**WORK TO BE COMPLETED**
The data is to be set down once more, exactly as it reads.

**DATA FOR THIS TASK**

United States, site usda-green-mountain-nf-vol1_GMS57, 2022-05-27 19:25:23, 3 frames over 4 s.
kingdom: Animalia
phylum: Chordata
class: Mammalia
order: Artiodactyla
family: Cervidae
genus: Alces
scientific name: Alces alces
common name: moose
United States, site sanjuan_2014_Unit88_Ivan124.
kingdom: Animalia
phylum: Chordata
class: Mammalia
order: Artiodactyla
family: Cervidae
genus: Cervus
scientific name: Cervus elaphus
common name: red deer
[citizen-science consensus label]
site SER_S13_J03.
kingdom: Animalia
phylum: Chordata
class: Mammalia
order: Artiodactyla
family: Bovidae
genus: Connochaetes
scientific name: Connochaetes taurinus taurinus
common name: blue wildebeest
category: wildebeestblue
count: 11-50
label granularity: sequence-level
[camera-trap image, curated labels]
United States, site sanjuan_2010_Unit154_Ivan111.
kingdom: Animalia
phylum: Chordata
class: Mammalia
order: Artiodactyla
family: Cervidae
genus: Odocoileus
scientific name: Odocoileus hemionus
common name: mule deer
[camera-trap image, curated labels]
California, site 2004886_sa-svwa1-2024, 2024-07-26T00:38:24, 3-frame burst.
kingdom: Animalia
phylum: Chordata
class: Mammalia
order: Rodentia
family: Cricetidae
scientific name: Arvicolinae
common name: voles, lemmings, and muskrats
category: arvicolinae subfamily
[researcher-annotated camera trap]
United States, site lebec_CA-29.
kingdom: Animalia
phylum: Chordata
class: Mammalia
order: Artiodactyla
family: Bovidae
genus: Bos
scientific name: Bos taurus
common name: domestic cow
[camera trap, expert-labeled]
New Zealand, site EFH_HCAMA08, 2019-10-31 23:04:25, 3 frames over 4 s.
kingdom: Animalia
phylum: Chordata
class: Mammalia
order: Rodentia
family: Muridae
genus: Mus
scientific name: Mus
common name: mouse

**ANSWER TO THE PROBLEM**
United States, site usda-green-mountain-nf-vol1_GMS57, 2022-05-27 19:25:23, 3 frames over 4 s.
kingdom: Animalia
phylum: Chordata
class: Mammalia
order: Artiodactyla
family: Cervidae
genus: Alces
scientific name: Alces alces
common name: moose
United States, site sanjuan_2014_Unit88_Ivan124.
kingdom: Animalia
phylum: Chordata
class: Mammalia
order: Artiodactyla
family: Cervidae
genus: Cervus
scientific name: Cervus elaphus
common name: red deer
[citizen-science consensus label]
site SER_S13_J03.
kingdom: Animalia
phylum: Chordata
class: Mammalia
order: Artiodactyla
family: Bovidae
genus: Connochaetes
scientific name: Connochaetes taurinus taurinus
common name: blue wildebeest
category: wildebeestblue
count: 11-50
label granularity: sequence-level
[camera-trap image, curated labels]
United States, site sanjuan_2010_Unit154_Ivan111.
kingdom: Animalia
phylum: Chordata
class: Mammalia
order: Artiodactyla
family: Cervidae
genus: Odocoileus
scientific name: Odocoileus hemionus
common name: mule deer
[camera-trap image, curated labels]
California, site 2004886_sa-svwa1-2024, 2024-07-26T00:38:24, 3-frame burst.
kingdom: Animalia
phylum: Chordata
class: Mammalia
order: Rodentia
family: Cricetidae
scientific name: Arvicolinae
common name: voles, lemmings, and muskrats
category: arvicolinae subfamily
[researcher-annotated camera trap]
United States, site lebec_CA-29.
kingdom: Animalia
phylum: Chordata
class: Mammalia
order: Artiodactyla
family: Bovidae
genus: Bos
scientific name: Bos taurus
common name: domestic cow
[camera trap, expert-labeled]
New Zealand, site EFH_HCAMA08, 2019-10-31 23:04:25, 3 frames over 4 s.
kingdom: Animalia
phylum: Chordata
class: Mammalia
order: Rodentia
family: Muridae
genus: Mus
scientific name: Mus
common name: mouse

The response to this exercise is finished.